--- START ---

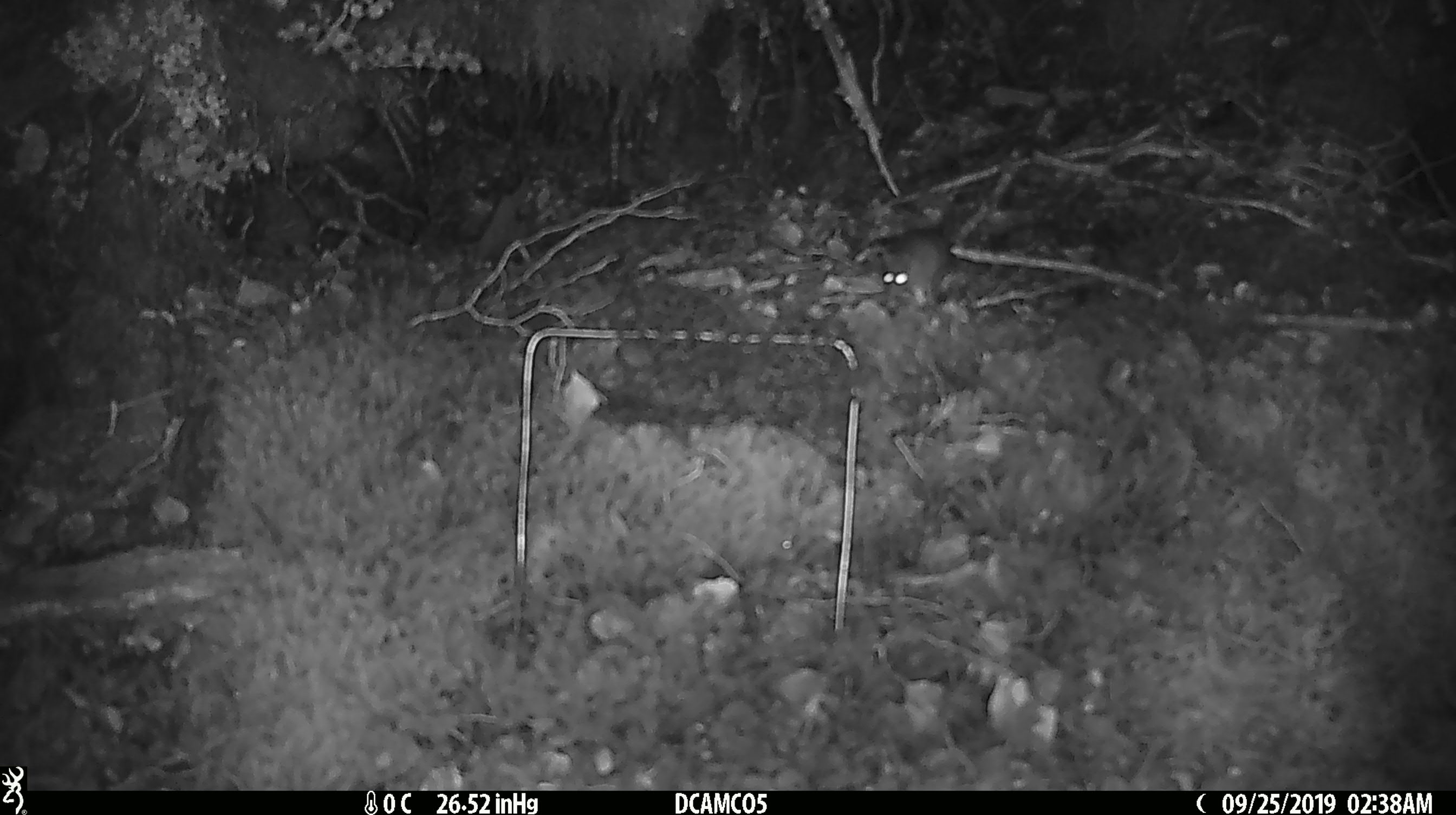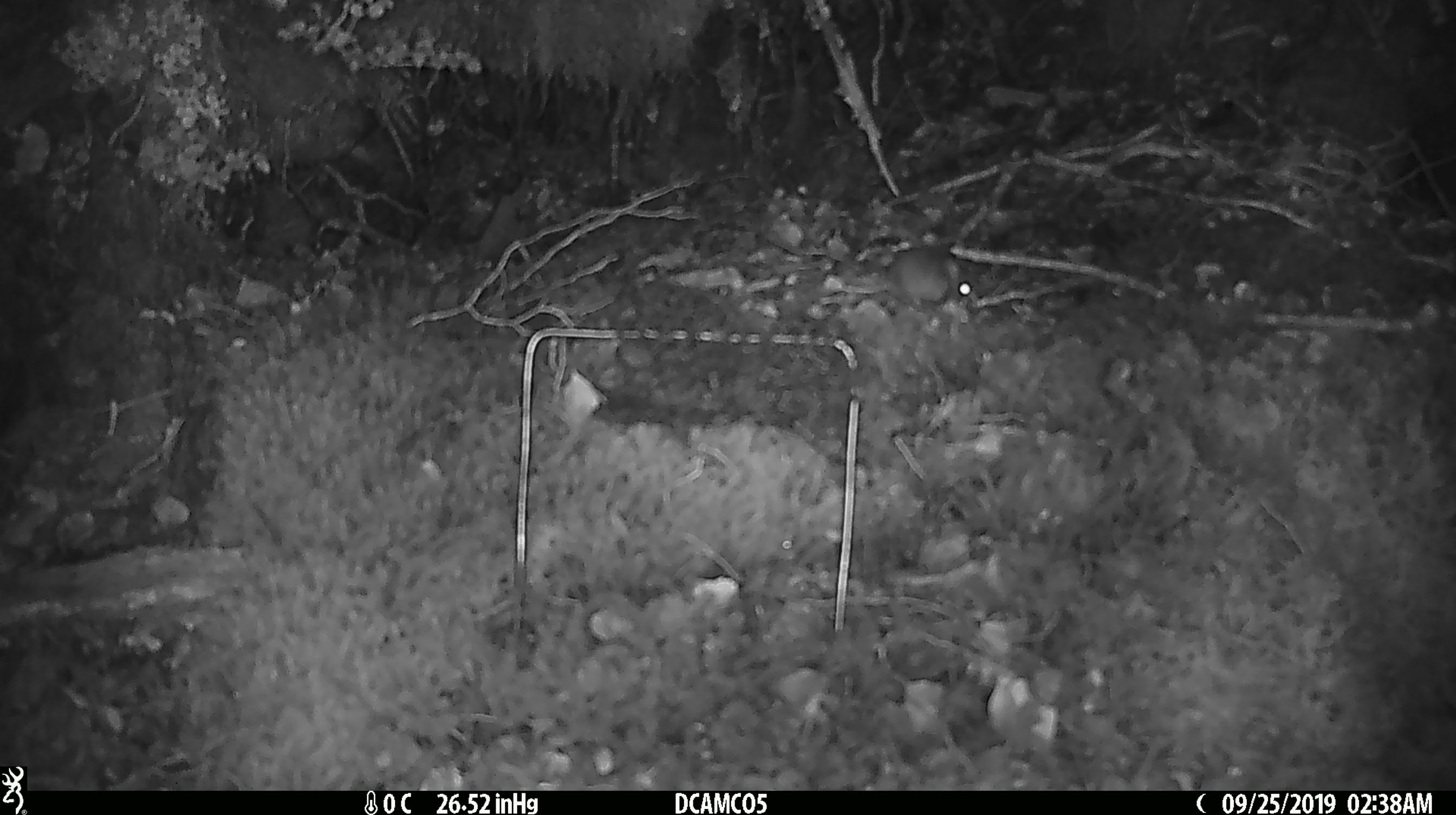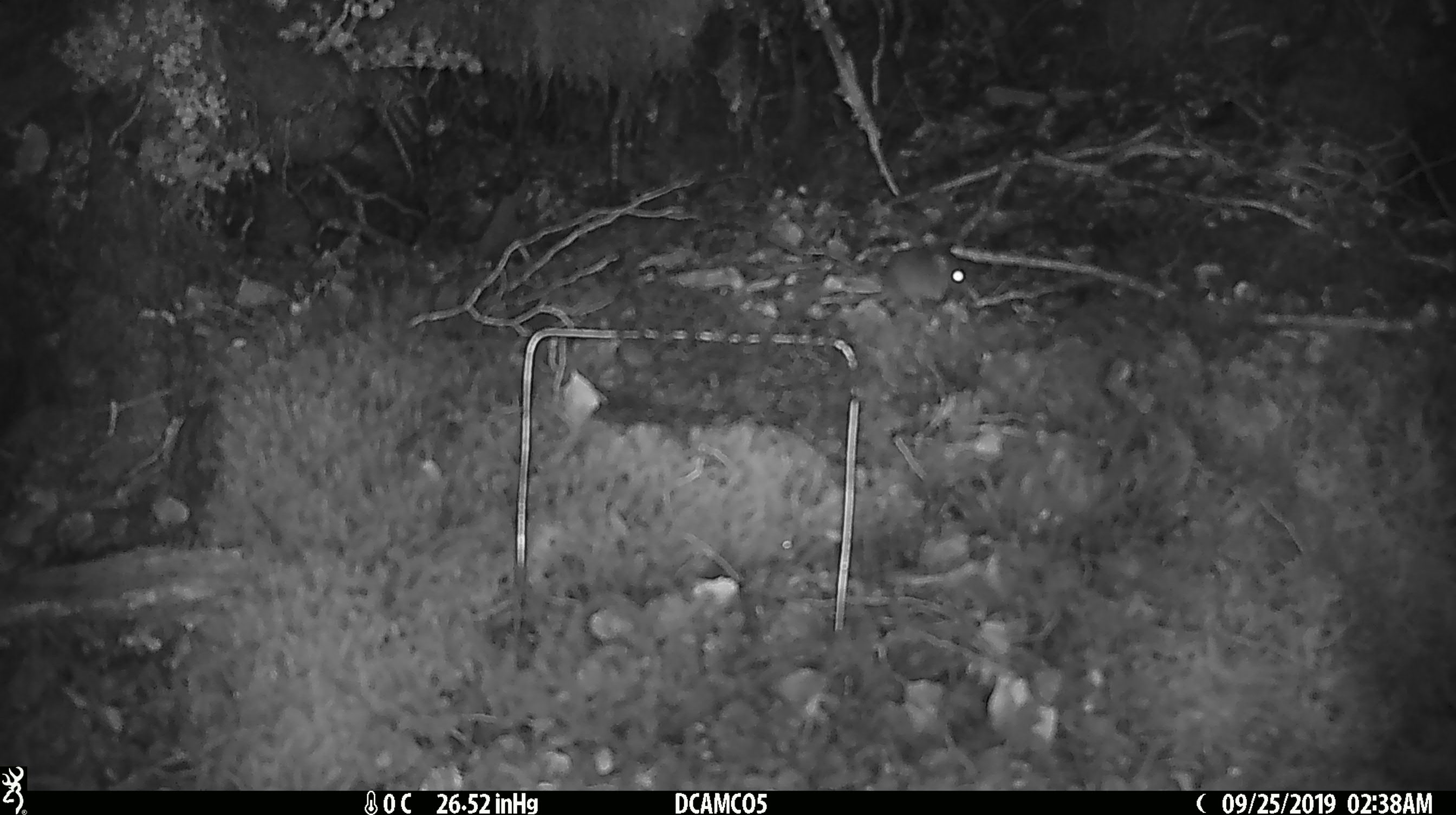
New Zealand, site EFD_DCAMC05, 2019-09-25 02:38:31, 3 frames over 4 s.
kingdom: Animalia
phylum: Chordata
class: Mammalia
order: Rodentia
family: Muridae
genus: Mus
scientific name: Mus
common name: mouse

--- END ---

**What to produce**
Copy the listing word for word, excluding its pictures.

**Answer to this exercise**
New Zealand, site EFD_DCAMC05, 2019-09-25 02:38:31, 3 frames over 4 s.
kingdom: Animalia
phylum: Chordata
class: Mammalia
order: Rodentia
family: Muridae
genus: Mus
scientific name: Mus
common name: mouse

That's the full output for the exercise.